Las distintas generaciones de argentinos hemos transitado a lo largo de nuestra historia por distintas experiencias a la postre negativas y algunas cuasi traumáticas, de las cuales sus enseñanzas no hemos sabido aprovechar.
 
Por el contrario, luego de los hechos y sus consecuencias, somos capaces de generar grandes debates sobre causas, efectos, métodos y soluciones con extensos fundamentos, importantes documentos, pero luego de transcurrido cierto tiempo y llegado el momento cometeremos los mismos errores. Volverán a reiterarse argumentos a favor y en contra pero la única verdad, como dijera un viejo general de nuestra nación, es la realidad y la realidad nos dice que en una y otra circunstancia los argentinos volvemos a tropezar con la misma piedra.
 
Esto resulta por demás preocupante por no tratarse solo de meros hechos coyunturales, sino de aquellos que hacen a nuestra forma de ser, a nuestra propia idiosincrasia y existencia. Así parece haber sucedido con diversos momentos de nuestra historia, tanto antes como después de la organización nacional, en donde las matanzas y el exterminio de poblaciones y grupos humanos sembraron nuestro pasado hasta el genocidio de un régimen cívico-militar, que significó la degradación misma como civilización, ejecutada por aquellos que levantan las banderas contra la “barbarie del pueblo” cuando son ellos los descendientes y herederos de quienes mataron, saquearon y se apropiaron de tierras y riquezas.
 
Son quienes suelen reaparecer de tanto en tanto, con orgullo de su linaje y riquezas robadas en distintas épocas y por métodos diversos.

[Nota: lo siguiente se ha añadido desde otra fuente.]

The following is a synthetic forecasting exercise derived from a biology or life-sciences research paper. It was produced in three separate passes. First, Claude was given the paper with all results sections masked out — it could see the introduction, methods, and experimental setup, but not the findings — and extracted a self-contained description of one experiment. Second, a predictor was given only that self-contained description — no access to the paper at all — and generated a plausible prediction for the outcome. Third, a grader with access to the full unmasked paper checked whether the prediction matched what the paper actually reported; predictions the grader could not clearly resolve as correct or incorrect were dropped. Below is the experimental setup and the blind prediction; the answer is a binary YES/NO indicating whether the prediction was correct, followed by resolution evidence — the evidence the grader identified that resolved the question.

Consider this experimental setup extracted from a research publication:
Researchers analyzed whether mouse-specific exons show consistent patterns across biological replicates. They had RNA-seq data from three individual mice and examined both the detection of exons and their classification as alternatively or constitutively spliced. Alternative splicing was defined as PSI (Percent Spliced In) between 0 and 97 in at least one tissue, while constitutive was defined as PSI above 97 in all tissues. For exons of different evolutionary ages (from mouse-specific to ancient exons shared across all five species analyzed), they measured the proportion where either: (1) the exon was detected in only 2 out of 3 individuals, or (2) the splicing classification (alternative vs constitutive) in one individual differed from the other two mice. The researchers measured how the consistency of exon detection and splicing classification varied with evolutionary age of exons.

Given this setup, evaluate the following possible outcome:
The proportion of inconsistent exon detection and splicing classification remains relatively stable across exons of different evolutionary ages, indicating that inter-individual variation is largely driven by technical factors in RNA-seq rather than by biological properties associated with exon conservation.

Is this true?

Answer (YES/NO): NO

Son los verdaderos bárvaros que se presentan como paladines de la civilización y democracia. Ejemplos sobran, desde el genocidio de los pueblos originarios, de los Quilmes, entre muchos otros en el norte, como así también de las diversas tribus del sur. Pero si estas matanzas tuvieron como objetivos verdaderos alcanzar logros económicos, sometiéndolos para ocupar sus tierras, también existieron motivos directamente materiales y especulativos, como los generados por medio de la deuda externa de nuestro país.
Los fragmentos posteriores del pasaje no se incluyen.